Supplied text -
Redox Regulatory Mechanism of Transnitrosylation by Thioredoxin

Wu, C., Liu, T., Chen, W., Oka, S., Fu, C. X., Jain, M. R., Parrott, A. M., Baykal, A. T., Sadoshima, J., Li, H. (October 2010) Redox Regulatory Mechanism of Transnitrosylation by Thioredoxin. Molecular & Cellular Proteomics, 9 (10). pp. 2262-2275. ISSN 1535-9476

URL: https://www.ncbi.nlm.nih.gov/pubmed/20660346
DOI: 10.1074/mcp.M110.000034

Abstract

Transnitrosylation and denitrosylation are emerging as key post-translational modification events in regulating both normal physiology and a wide spectrum of human diseases. Thioredoxin 1 (Trx1) is a conserved antioxidant that functions as a classic disulfide reductase. It also catalyzes the transnitrosylation or denitrosylation of caspase 3 (Casp3), underscoring its central role in determining Casp3 nitrosylation specificity. However, the mechanisms that regulate Trx1 transnitrosylation and denitrosylation of specific targets are unresolved. Here we used an optimized mass spectrometric method to demonstrate that Trx1 is itself nitrosylated by S-nitrosoglutathione at Cys(73) only after the formation of a Cys(32)-Cys(35) disulfide bond upon which the disulfide reductase and denitrosylase activities of Trx1 are attenuated. Following nitrosylation, Trx1 subsequently transnitrosylates Casp3. Overexpression of Trx1(C32S/C35S) (a mutant Trx1 with both Cys(32) and Cys(35) replaced by serine to mimic the disulfide reductase-inactive Trx1) in HeLa cells promoted the nitrosylation of specific target proteins. Using a global proteomics approach, we identified 47 novel Trx1 transnitrosylation target protein candidates. From further bioinformatics analysis of this set of nitrosylated peptides, we identified consensus motifs that are likely to be the determinants of Trx1-mediated transnitrosylation specificity. Among these proteins, we confirmed that Trx1 directly transnitrosylates peroxiredoxin 1 at Cys(173) and Cys(83) and protects it from H2O2-induced overoxidation. Functionally, we found that Cys(73)-mediated Trx1 transnitrosylation of target proteins is important for protecting HeLa cells from apoptosis. These data demonstrate that the ability of Trx1 to transnitrosylate target proteins is regulated by a crucial stepwise oxidative and nitrosative modification of specific cysteines, suggesting that Trx1, as a master regulator of redox signaling, can modulate target proteins via alternating modalities of reduction and nitrosylation. Molecular & Cellular Proteomics 9:2262-2275, 2010.

Records -
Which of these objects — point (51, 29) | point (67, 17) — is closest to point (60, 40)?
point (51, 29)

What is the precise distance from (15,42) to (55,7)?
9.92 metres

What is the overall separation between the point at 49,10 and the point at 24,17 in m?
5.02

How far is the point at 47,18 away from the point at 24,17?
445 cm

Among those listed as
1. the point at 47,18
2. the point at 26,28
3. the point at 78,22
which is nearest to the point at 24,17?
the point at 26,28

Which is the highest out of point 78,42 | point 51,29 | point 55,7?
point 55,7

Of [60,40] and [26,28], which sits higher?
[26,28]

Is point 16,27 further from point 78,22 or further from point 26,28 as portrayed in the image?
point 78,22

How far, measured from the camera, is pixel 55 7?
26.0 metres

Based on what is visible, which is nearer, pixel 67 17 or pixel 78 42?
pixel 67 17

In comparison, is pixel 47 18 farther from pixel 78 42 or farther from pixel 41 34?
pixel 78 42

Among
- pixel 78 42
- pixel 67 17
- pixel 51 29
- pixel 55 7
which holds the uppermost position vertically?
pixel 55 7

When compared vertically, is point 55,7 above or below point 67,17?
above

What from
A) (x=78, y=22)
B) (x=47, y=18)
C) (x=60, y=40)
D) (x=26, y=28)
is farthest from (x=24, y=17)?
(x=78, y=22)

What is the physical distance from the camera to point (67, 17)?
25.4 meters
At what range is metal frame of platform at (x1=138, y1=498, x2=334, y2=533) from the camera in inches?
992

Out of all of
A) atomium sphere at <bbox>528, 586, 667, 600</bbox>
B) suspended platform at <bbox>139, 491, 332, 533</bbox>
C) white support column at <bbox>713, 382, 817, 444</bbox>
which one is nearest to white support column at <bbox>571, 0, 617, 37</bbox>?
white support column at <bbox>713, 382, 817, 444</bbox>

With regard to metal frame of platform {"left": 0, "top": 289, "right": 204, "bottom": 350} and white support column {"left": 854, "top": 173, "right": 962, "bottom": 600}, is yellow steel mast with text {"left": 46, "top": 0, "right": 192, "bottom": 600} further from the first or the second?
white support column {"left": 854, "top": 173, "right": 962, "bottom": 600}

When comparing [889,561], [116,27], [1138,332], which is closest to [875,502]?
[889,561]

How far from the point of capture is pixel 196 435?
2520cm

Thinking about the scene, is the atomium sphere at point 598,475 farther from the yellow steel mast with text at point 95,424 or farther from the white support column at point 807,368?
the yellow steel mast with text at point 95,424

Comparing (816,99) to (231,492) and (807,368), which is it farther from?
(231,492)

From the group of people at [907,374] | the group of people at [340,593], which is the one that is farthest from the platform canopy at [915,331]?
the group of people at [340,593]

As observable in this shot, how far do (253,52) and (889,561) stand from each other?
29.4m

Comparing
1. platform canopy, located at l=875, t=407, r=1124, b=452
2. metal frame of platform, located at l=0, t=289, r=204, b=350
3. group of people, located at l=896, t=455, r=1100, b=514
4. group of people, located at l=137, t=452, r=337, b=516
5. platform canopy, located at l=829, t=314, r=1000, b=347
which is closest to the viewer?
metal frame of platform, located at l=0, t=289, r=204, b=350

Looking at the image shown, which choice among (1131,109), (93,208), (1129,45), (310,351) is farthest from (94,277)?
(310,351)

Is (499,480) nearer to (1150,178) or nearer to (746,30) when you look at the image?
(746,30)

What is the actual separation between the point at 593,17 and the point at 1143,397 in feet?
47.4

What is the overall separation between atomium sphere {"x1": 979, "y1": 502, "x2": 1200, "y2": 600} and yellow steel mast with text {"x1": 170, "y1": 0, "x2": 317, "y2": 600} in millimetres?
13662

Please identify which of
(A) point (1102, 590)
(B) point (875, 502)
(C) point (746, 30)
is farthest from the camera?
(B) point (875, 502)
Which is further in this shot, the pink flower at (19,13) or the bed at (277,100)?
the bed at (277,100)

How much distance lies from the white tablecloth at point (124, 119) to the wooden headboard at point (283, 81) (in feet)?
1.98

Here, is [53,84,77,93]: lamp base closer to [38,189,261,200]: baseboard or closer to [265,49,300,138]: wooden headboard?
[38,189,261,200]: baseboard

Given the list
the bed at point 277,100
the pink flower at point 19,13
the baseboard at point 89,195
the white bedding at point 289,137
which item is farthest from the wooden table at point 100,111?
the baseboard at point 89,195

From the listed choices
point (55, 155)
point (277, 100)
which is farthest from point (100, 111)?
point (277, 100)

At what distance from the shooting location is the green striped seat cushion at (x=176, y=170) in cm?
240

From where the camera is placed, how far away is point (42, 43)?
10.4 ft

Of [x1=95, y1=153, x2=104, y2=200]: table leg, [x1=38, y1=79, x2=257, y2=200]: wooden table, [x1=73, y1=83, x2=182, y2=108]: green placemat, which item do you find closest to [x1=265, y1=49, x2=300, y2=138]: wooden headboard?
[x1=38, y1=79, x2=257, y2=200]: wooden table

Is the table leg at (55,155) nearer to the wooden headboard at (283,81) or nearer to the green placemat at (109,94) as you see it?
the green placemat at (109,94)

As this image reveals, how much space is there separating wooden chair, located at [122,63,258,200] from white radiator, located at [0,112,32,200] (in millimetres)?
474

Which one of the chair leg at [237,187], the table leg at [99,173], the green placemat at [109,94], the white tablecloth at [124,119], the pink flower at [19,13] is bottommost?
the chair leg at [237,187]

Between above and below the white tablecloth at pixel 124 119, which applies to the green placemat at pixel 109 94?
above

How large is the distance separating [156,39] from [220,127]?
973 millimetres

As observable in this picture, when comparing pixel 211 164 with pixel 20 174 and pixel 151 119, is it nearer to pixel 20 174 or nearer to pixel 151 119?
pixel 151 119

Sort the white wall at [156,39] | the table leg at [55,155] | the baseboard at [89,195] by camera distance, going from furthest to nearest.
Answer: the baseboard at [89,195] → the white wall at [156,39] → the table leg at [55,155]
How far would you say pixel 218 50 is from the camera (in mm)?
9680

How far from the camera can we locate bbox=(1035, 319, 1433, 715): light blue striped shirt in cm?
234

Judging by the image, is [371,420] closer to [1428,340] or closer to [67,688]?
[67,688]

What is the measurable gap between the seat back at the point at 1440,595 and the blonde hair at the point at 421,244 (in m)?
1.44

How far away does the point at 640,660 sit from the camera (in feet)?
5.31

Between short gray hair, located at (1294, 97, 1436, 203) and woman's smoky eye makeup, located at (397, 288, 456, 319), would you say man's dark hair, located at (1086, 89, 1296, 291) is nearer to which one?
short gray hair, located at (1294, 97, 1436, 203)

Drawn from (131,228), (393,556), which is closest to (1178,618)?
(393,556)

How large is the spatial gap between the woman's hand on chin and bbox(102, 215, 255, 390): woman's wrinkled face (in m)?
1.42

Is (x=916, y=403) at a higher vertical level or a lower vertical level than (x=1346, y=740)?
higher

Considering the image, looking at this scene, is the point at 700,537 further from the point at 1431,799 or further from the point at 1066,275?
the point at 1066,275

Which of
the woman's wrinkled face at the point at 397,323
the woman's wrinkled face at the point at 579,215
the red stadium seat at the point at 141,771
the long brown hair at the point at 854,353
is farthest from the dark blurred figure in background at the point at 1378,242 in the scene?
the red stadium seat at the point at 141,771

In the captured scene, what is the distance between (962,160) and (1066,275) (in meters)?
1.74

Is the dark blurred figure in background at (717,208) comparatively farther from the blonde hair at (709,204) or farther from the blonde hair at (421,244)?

What you have to do -
How many novel Trx1 transnitrosylation target protein candidates did the global proteomics approach identify, according to the thioredoxin abstract?

Exercise response -
47